Ethiopia’s Ministry of Justice has implicated banks, microfinance institutions (MFIs), real estate developers, NGOs, remittance service providers, and car dealerships in money laundering activities. This revelation comes as officials push Parliament to ratify two important bills aimed at tackling financial crimes, including money laundering and terrorism financing.
Investigation Results and Bill Proposals
According to newly appointed Justice Minister Hana Arayaselassie and her deputies, investigations were conducted based on recommendations from international bodies like the Financial Action Task Force (FATF) and the Eastern and Southern Africa Anti-Money Laundering Group (ESAAMLG). These investigations uncovered that sectors such as real estate, NGOs, and financial institutions are being used to launder illicit assets.
The bills—focused on money laundering, asset recovery, and financing terrorism—aim to address gaps in existing laws.
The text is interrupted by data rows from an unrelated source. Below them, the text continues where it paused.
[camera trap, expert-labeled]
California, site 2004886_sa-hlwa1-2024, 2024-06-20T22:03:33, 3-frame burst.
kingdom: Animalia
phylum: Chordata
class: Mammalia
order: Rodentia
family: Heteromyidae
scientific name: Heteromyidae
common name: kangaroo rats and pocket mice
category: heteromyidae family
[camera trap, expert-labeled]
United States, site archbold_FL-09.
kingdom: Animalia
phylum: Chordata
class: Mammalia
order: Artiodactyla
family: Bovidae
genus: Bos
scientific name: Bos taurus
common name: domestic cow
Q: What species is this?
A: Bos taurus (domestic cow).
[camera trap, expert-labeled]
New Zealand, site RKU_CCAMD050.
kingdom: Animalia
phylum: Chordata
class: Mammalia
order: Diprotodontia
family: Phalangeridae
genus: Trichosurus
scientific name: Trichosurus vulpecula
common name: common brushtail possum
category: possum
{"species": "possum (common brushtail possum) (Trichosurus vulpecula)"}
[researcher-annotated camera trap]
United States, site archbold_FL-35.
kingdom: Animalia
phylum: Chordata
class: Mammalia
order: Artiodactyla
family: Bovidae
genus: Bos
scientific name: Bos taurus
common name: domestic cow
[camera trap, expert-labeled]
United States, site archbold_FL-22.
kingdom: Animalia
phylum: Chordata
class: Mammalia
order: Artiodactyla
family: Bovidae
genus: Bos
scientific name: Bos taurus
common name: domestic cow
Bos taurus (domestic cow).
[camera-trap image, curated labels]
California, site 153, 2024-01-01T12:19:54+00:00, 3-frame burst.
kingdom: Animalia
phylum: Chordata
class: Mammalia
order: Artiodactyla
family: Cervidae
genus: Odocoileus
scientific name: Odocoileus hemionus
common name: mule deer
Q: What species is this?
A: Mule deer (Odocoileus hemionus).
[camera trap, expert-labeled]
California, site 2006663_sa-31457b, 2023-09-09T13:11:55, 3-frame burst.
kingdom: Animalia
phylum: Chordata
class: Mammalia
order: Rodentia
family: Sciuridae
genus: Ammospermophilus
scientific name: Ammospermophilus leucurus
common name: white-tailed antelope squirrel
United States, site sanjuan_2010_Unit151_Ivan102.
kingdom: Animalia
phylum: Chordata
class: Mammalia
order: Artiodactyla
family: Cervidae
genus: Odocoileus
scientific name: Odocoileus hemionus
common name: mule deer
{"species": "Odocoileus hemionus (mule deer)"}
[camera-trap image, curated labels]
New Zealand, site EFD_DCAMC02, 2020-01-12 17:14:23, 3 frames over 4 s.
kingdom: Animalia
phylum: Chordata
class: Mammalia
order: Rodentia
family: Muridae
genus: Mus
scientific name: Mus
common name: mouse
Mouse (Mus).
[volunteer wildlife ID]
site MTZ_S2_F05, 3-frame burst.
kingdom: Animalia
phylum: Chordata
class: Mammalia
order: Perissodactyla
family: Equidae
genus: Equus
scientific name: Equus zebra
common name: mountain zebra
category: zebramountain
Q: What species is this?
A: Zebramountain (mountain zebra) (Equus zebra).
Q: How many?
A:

The main focus is on tracing the origins of illicit funds, including cash, precious metals, and smuggled commodities.
Key Provisions of the Bills
- Mandatory Identification: Dealers in precious metals, real estate agents, and car dealerships would be required to identify clients involved in large cash transactions.
- Financial Intelligence Service (FIS): FIS would be given new powers to oversee the implementation of these laws in financial institutions and cross-border transactions.
- Cross-Border Cooperation: The bills emphasize the need for informal cooperation with financial intelligence institutions globally to curb illicit activities.
Concerns Raised by MPs
While government officials support the bills, members of Parliament (MPs) have raised several concerns. One major issue is the Asset Recovery Proclamation, which would allow investigations into asset acquisitions made up to 10 years ago, provided the assets exceed 10 million birr.
- Retrospective Investigations: Some MPs questioned the fairness of the 10-year look-back period and the 10 million birr threshold, fearing the bills could be used to target political opponents, journalists, and innocent citizens.
- Exemptions for Government Officials: Lawmakers also questioned why the bills seem to focus on the private sector while government officials remain largely unaffected.
Impact on the Diaspora and Businesses
Opposition MPs expressed concern that the bills could negatively affect Ethiopian diaspora members who sent money through the black market to buy property. They worry this money could now be seized due to the retrospective provisions of the bills.
The bills also address virtual currencies, exploring their potential role in money laundering or financing terrorism.
Government Response
Despite these concerns, the Ministry of Justice has clarified that the bills aim to tackle large-scale financial crimes, not minor offenses. The Ministry has also assured MPs that a trust will manage any recovered assets, not the Ministry itself.
The bills allow the Ministry to freeze bank accounts for up to seven days, with courts able to extend this to 120 days for special investigations. MPs have voiced concerns that this could harm businesses, as extended freezes could lead to financial losses.
Next Steps and Revisions
The bills are still under review, and Parliament is expected to make revisions before ratification. The government has stressed that the goal is to curb money laundering and financing terrorism while strengthening Ethiopia’s position in global financial systems.